**Goal:** Could you reproduce, word for word, the forum reply below about merging two large tables and removing duplicates?

::: Text provided

Re: How to merge two large table and remove duplicates?

Gavin Yue Fri, 08 Jan 2016 18:31:32 -0800

I used to maintain a HBase cluster. The experience with it was not happy.

I just tried query the data  from each day's first and dedup with smaller
set, the performance is acceptable.  So I guess I will use this method.


Again, could anyone give advice about:

   - Automatically determine the number of reducers for joins and groupbys:
   Currently in Spark SQL, you need to control the degree of parallelism
   post-shuffle using “SET spark.sql.shuffle.partitions=[num_tasks];”.

Thanks.

Gavin




On Fri, Jan 8, 2016 at 6:25 PM, Ted Yu <yuzhih...@gmail.com> wrote:

> bq. in an noSQL db such as Hbase
>
> +1 :-)

::::::
::: Dataset rows

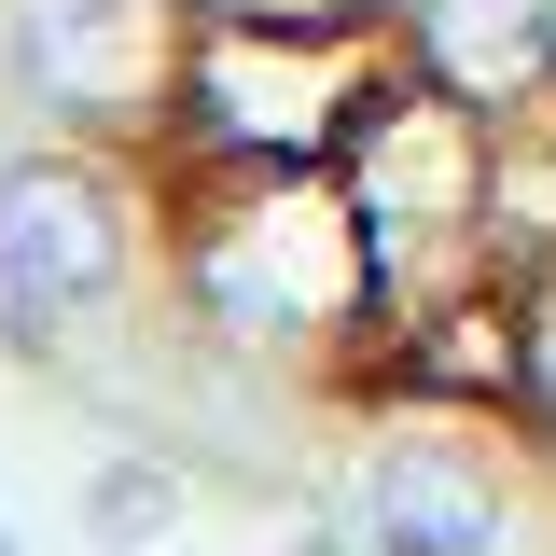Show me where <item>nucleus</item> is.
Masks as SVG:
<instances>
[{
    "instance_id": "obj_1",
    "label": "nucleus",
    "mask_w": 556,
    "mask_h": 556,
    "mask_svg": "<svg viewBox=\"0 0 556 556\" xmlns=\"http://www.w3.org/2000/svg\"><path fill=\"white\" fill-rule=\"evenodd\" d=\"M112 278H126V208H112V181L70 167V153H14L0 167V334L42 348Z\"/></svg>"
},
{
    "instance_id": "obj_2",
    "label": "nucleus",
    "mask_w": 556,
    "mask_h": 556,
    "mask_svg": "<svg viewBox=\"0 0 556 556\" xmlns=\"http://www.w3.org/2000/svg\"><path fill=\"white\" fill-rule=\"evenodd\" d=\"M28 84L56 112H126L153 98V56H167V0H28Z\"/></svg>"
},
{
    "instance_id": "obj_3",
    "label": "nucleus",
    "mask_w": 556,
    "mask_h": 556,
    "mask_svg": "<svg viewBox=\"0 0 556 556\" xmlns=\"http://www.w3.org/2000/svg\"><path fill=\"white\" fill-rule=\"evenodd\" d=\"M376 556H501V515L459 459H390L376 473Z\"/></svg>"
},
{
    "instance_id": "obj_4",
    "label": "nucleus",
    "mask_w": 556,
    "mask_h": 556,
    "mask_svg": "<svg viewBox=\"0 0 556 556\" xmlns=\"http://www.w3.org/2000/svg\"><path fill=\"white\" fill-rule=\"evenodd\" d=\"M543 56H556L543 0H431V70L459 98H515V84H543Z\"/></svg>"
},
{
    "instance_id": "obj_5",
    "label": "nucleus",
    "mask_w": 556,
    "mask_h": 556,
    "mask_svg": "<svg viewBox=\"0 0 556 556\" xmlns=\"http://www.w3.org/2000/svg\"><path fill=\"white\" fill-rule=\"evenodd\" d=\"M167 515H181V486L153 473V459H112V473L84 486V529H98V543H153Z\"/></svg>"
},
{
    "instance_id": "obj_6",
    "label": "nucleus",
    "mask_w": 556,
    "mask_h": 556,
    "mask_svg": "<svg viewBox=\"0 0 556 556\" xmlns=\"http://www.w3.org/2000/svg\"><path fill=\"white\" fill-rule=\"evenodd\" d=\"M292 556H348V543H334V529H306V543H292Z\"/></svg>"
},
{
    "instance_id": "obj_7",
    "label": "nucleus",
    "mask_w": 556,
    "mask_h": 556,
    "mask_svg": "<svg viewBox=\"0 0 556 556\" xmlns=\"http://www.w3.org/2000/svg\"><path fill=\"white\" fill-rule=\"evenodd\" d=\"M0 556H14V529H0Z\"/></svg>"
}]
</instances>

::::::
::: Dataset rows

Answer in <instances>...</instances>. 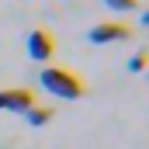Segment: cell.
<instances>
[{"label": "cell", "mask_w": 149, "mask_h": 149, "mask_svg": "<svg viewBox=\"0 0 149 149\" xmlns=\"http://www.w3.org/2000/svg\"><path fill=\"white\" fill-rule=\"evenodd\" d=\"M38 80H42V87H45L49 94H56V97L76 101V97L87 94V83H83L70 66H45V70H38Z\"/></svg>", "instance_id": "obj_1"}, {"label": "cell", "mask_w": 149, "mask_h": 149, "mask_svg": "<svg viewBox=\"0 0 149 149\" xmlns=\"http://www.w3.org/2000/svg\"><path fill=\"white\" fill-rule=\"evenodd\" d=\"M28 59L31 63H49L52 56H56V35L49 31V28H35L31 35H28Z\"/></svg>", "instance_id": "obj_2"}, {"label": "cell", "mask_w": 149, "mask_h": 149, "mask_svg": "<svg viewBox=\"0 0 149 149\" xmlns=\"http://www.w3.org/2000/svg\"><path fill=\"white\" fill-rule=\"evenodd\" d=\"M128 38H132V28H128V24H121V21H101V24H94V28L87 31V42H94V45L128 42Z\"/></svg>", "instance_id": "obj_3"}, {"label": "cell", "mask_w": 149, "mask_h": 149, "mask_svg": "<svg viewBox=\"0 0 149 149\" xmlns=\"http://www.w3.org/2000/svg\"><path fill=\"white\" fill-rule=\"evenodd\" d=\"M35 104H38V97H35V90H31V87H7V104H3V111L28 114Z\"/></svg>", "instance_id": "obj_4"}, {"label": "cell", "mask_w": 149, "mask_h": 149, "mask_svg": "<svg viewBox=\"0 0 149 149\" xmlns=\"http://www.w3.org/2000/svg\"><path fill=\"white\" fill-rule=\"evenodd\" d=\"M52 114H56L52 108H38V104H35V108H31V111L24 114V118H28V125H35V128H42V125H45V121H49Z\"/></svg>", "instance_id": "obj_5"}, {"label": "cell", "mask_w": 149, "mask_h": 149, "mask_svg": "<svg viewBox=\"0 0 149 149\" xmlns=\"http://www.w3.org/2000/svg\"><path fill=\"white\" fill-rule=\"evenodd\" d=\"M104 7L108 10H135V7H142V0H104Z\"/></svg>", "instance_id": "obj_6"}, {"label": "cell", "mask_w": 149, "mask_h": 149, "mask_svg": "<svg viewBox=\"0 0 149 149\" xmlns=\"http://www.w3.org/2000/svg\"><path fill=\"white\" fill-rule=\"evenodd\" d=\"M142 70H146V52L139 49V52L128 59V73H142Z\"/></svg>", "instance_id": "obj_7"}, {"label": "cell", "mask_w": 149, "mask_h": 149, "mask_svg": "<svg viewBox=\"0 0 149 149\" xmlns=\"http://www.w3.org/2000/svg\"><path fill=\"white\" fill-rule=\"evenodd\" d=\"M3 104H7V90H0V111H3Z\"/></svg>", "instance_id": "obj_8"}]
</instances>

::::::

**Exercise result:**
Re: How to merge two large table and remove duplicates?

Gavin Yue Fri, 08 Jan 2016 18:31:32 -0800

I used to maintain a HBase cluster. The experience with it was not happy.

I just tried query the data  from each day's first and dedup with smaller
set, the performance is acceptable.  So I guess I will use this method.


Again, could anyone give advice about:

   - Automatically determine the number of reducers for joins and groupbys:
   Currently in Spark SQL, you need to control the degree of parallelism
   post-shuffle using “SET spark.sql.shuffle.partitions=[num_tasks];”.

Thanks.

Gavin




On Fri, Jan 8, 2016 at 6:25 PM, Ted Yu <yuzhih...@gmail.com> wrote:

> bq. in an noSQL db such as Hbase
>
> +1 :-)